(Records of scene-based spatial questions)

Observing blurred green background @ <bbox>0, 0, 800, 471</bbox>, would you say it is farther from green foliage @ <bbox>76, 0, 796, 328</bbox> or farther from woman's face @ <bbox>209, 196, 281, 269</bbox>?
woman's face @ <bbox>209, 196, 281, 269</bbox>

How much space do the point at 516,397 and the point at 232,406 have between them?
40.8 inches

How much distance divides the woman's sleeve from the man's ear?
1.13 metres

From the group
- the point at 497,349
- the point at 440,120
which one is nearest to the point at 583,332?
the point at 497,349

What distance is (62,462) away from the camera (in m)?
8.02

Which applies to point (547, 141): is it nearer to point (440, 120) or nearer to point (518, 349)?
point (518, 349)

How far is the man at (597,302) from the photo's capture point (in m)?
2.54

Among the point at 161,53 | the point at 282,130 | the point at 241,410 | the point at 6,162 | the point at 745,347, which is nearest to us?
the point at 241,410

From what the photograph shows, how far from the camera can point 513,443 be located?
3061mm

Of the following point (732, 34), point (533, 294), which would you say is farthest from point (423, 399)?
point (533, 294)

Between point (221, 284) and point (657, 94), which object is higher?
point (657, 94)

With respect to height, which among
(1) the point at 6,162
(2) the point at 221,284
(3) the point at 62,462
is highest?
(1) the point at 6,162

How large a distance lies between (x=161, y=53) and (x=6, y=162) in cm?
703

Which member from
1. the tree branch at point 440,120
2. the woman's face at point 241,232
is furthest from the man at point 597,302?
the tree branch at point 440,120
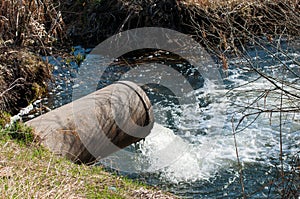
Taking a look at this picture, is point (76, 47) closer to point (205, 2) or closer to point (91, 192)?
point (205, 2)

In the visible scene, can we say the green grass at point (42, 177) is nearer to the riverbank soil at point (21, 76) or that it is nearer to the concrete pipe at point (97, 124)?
the concrete pipe at point (97, 124)

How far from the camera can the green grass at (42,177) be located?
11.3 feet

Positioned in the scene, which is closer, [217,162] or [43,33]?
[217,162]

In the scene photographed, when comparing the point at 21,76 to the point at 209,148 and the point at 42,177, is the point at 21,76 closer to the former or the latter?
the point at 209,148

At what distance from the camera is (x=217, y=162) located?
21.1 feet

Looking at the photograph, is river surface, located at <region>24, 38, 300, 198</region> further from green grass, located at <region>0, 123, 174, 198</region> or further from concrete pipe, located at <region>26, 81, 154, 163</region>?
green grass, located at <region>0, 123, 174, 198</region>

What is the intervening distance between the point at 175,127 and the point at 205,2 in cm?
401

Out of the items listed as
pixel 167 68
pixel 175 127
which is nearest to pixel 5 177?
pixel 175 127

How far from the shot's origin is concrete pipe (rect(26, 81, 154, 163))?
5.48 metres

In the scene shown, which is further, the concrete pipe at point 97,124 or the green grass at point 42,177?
the concrete pipe at point 97,124

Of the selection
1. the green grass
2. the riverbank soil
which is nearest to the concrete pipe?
the green grass

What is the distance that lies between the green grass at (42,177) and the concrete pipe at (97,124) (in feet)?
1.00

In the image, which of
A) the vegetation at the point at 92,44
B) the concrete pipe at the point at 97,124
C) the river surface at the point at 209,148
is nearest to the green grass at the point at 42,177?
the vegetation at the point at 92,44

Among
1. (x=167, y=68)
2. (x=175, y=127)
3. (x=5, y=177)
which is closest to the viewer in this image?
(x=5, y=177)
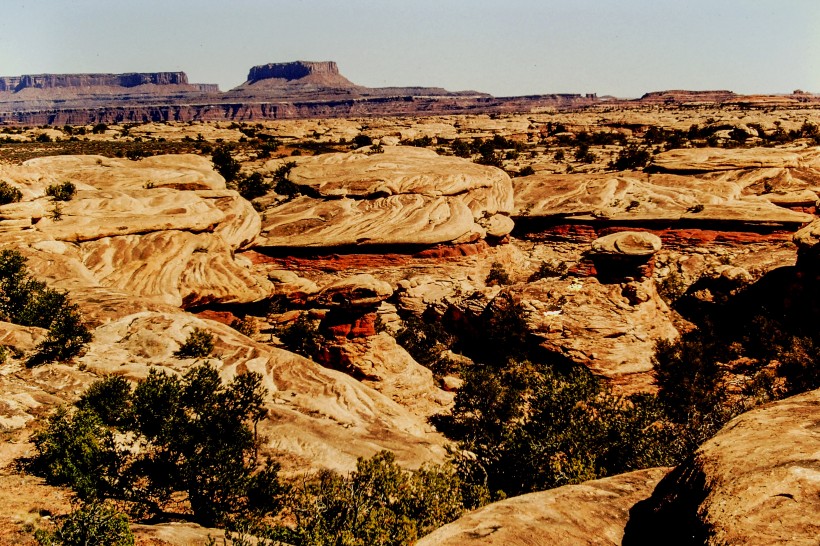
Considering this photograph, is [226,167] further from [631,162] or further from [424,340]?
[631,162]

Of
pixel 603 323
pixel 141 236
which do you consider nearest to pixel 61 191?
pixel 141 236

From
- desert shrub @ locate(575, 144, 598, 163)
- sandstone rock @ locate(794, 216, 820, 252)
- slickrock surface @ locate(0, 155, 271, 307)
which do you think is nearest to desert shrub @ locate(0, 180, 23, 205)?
slickrock surface @ locate(0, 155, 271, 307)

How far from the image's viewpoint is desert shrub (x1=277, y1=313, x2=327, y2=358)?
16848mm

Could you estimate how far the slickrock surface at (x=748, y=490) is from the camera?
4.84 m

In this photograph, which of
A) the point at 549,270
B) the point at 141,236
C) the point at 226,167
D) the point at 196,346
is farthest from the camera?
the point at 226,167

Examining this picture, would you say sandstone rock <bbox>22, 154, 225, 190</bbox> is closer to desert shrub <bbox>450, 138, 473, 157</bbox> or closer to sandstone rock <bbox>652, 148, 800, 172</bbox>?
sandstone rock <bbox>652, 148, 800, 172</bbox>

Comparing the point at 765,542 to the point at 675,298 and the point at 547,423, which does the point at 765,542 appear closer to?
the point at 547,423

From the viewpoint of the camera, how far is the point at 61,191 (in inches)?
782

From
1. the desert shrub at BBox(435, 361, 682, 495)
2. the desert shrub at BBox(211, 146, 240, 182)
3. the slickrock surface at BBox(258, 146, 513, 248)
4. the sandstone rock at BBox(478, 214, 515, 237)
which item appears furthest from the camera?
the desert shrub at BBox(211, 146, 240, 182)

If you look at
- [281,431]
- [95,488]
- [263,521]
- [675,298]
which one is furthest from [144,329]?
[675,298]

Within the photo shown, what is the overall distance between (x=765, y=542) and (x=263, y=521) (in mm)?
7084

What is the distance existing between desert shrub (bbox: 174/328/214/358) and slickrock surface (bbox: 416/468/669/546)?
27.1 feet

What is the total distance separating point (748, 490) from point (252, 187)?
33353 mm

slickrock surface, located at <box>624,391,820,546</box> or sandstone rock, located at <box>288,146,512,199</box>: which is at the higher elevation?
sandstone rock, located at <box>288,146,512,199</box>
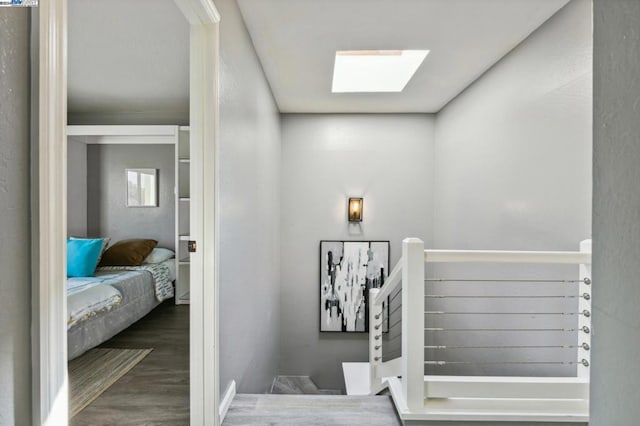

→ **Exercise goal**
Identify every line of the material above that contains the string "shown", and copy each of those lines. Matching is case-sensitive.

→ **Exercise result**
In the scene shown, which is further, the concrete pipe at point 97,124 or the green grass at point 42,177?
Within the photo shown, what is the overall distance between (x=765, y=542) and (x=263, y=521) (in mm)?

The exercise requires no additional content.